Babies born through IVF are almost three times as likely to develop cancer in childhood, a study has found.
Experts say this might be due to eggs being fertilised by potentially defective sperm grown in a lab – rather than the fastest and strongest reaching them by natural selection.
Hormones used in IVF could also affect the foetus during a critical period of growth, increasing the baby’s risk of cancer. The Israeli research team behind the findings say problems that cause parents’ infertility in the first place may equally to blame.
But they raise concerns over the health implications for babies, with more than five million now having been born through IVF since the first in 1978. The long-term effects of the procedure are yet to be fully understood.

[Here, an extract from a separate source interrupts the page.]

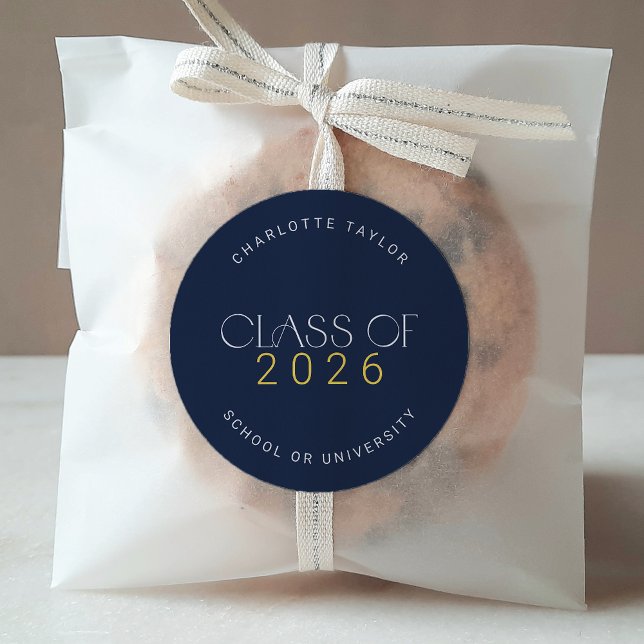 Sticker Rond Fête Moderne Navy Or Classe de 2026 Diplômé (Modern Fete Navy Gold Class of 2026 Graduation Classic Round Sticker)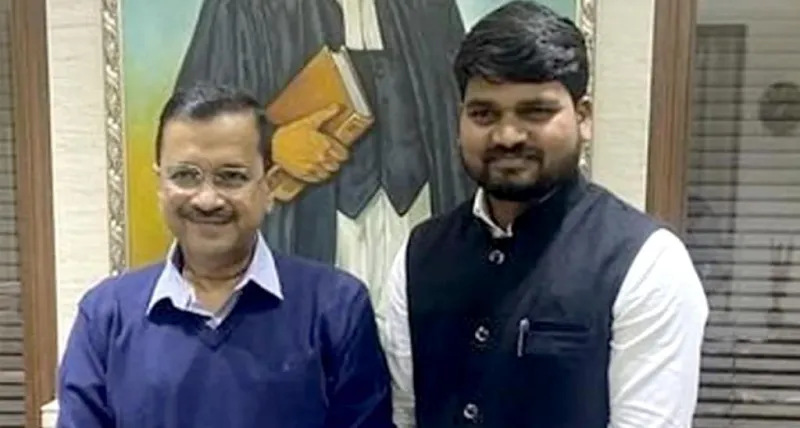 ગુજરાતમાં AAP ધારાસભ્યની પત્નીની ધરપકડ, પાર્ટીએ આદિવાસી અવાજોને શાંત કરવાના પ્રયાસનો દાવો કર્યો: અરવિંદ કેજરીવાલ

Lead author Professor Eyal Sheiner, from Ben-Gurion University of the Negev, said: "The research concludes the association between IVF and total paediatric neoplasms [tumours] and malignancies is significant.With increasing numbers of offspring conceived after fertility treatments, it is important to follow up on their health."
The study, published in the American Journal of Obstetrics & Gynaecology, looked at 242 187 newborn infants – of whom 1.1 percent were conceived via IVF.
It found 1.5 in 1 000 children born through IVF were diagnosed with a tumour after around a decade of being monitored – compared to 0.59 per 1 000 conceived naturally.